During spring training, Alex Rodriguez took one look at what the Yankees’ regular-season lineup might accomplish and made a prediction.
“It has an opportunity to be record-breaking and put up numbers we have not seen in a really long time,” he said on March 19 in Tampa.
With their former slugger and occasional team adviser looking on in his role as an ESPN analyst Sunday night, the Yankees continued to build on a historic first-half offensive resume.
Aaron Hicks hit three of their six home runs and Luis Severino pitched 6 2⁄3 scoreless innings as the Yankees earned an 11-1 win over the Red Sox before a sellout crowd of 46,795 at the Stadium. “That’s as good a night as we’ve had all year,’’ Aaron Boone said. “That’s a peek at what we can do when we’re really clicking.”
A night after being outhit 17-2 in an 11-0 loss, the Yankees outhit the Red Sox 16-4. The Yankees (54-27, .667), who hit four home runs in their 8-1 victory in the series opener, pulled into a virtual tie with the Red Sox (56-29, .659) atop the AL East.
Aaron Judge (No. 22), Gleyber Torres (No. 15) and Kyle Higashioka (first major-league hit) also hit home runs, with five of the six coming off David Price. Hicks has 14 home runs. “We have a great offense,’’ Severino said, “but today it was amazing.”
Exactly halfway through the season, the Yankees set a franchise record by hitting their 137th homer before the All-Star break. The previous record was the 134 they hit in the 2002 and 2012 seasons. The 1997 Mariners own the major-league record for home runs in a season with 264 (Rodriguez had 23 of them).
On occasion this season, the even-tempered Boone has appeared exasperated after hearing questions that suggest that his team, in essence, hits too many home runs.
“Look, we have power. We’re going to hit the ball out of the ballpark,” he said. “A lot of times, mistakes that we get that we hit well get put in the seats. That’s just how we’re built, and I think that’s a good thing.”
Hicks’ three-homer night was the first by a Yankee since . . . A-Rod, of course, who did it July 25, 2015, in Minnesota. Hicks is the first Yankees leadoff hitter to hit three homers in a game.
Severino, coming off seven shutout innings in Philadelphia, allowed two hits and three walks. He is 13-2 with a 1.98 ERA, the lowest among American League starters, and a 0.95 WHIP. He is 11-1 with a 1.70 ERA in his last 15 starts, and the Yankees went 14-1 in those games. Said Boone, “He set the tone again.”
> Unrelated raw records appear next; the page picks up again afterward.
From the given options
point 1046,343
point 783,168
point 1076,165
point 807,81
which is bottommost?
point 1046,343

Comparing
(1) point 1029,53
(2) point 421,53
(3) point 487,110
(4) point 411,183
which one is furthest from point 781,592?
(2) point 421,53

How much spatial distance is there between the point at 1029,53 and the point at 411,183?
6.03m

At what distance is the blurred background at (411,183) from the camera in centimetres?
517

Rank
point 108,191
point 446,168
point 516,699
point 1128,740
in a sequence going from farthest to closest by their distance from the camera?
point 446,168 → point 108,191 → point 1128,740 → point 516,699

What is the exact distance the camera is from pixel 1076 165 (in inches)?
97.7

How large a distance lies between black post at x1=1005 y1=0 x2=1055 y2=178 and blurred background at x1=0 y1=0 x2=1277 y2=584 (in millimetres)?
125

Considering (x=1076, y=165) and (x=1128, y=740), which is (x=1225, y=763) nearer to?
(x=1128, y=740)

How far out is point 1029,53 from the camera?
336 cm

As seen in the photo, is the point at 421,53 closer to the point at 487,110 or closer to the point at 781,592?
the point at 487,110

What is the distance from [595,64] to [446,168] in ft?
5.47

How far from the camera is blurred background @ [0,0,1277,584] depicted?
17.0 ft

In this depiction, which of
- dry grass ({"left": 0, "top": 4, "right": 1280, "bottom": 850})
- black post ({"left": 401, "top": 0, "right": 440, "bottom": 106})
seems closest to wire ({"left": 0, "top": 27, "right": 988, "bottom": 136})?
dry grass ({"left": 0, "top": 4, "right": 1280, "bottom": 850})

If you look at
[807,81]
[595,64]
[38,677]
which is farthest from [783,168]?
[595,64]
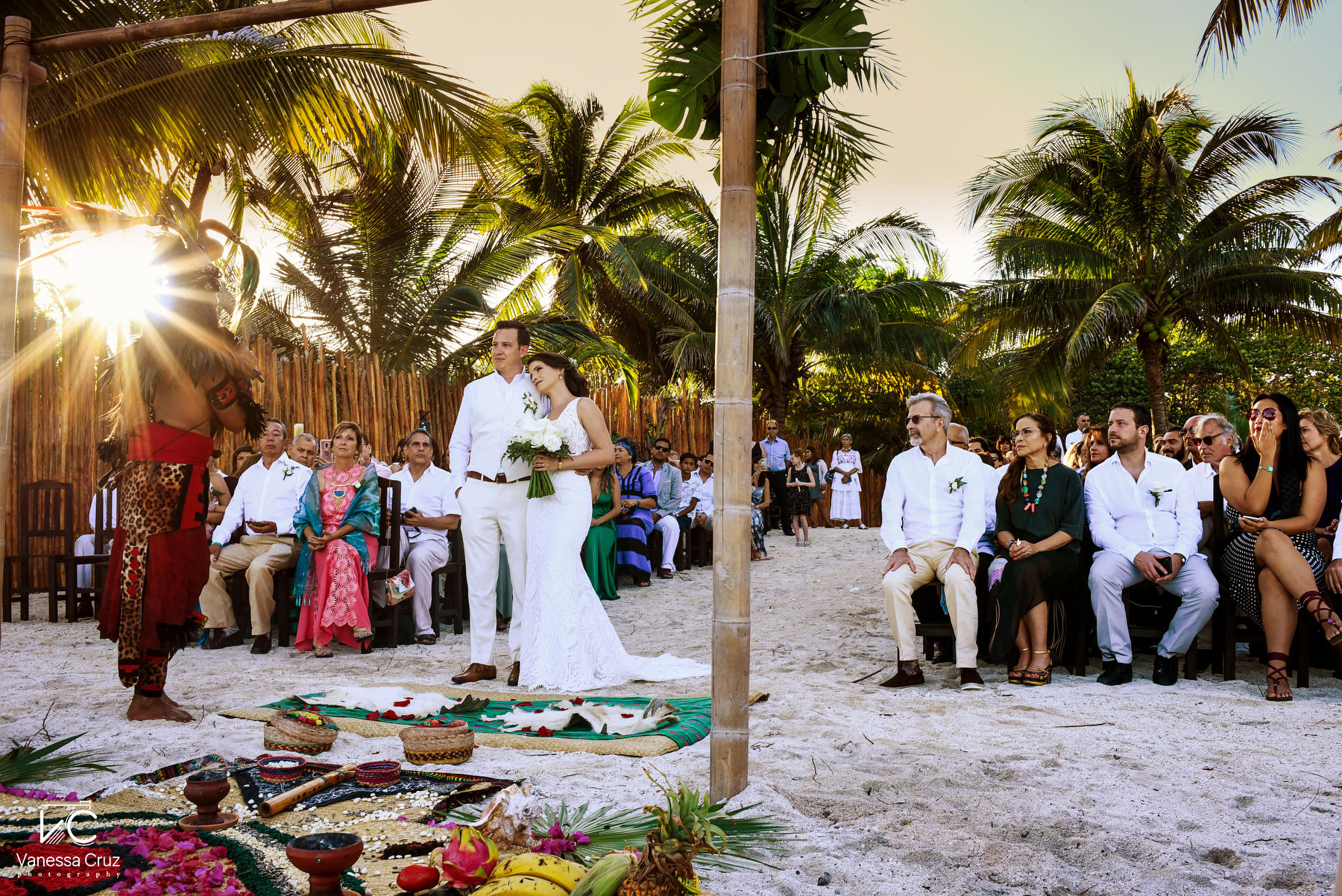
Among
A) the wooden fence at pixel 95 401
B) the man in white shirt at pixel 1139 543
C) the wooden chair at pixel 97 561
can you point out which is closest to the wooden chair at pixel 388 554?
the wooden chair at pixel 97 561

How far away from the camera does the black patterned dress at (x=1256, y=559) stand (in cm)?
588

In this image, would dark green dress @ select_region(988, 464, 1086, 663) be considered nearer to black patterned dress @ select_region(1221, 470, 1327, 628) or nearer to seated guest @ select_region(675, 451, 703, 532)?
black patterned dress @ select_region(1221, 470, 1327, 628)

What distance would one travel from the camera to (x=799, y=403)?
2577 centimetres

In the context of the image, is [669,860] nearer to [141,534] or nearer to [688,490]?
[141,534]

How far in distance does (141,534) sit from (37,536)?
637 cm

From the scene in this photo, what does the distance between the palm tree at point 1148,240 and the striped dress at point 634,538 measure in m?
10.0

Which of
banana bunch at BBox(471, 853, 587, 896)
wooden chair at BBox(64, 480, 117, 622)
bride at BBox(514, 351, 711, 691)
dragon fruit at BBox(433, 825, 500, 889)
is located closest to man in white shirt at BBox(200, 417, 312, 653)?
wooden chair at BBox(64, 480, 117, 622)

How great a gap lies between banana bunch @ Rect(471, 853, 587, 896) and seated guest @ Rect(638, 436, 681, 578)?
9588 millimetres

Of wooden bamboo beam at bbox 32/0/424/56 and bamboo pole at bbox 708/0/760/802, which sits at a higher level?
wooden bamboo beam at bbox 32/0/424/56

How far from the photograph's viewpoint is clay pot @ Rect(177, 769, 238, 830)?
115 inches

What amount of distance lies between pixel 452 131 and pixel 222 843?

Judge (three hits) hit a drive onto the netting overhanging Monument Park in the first, an inning in which Torres added a three-run blast to right-center that made it 4-0 and showed Price that it again was not going to be his night against the Yankees.
The lefthander entered the night 9-5 with a 3.66 ERA this season, but the numbers that matter were these: 15-12 with a 4.67 ERA against the Yankees, including 2-5 with a 7.42 ERA in eight previous starts against them while wearing a Boston uniform.
Price added to those ignominious numbers, allowing eight runs and nine hits, including five homers, in 3 1⁄3 innings.
“I felt fine,” he said. “They put some good swings on what I felt were some pretty good pitches.”
Hicks’ two-run homer made it 6-0 in the second. Higashioka and Hicks homered and Didi Gregorius hit a sacrifice fly in the fourth, Price’s final inning, for a 9-0 lead. Hicks’ third home run and Neil Walker’s RBI single made it 11-0 in the eighth.
Higashioka’s blast into the second deck in leftfield came on a 1-and-2 cutter and snapped a 0-for-22 start for the third-string catcher. “The feeling’s indescribable,” he said. “But the thing I was most concerned about going into tonight was making sure we got a big win against the Red Sox. That’s what I’m most happy about.”
Boone gave his top relievers some work in the ninth. After J.D. Martinez struck out against Dellin Betances, Sandy Leon doubled against Aroldis Chapman and scored on a forceout.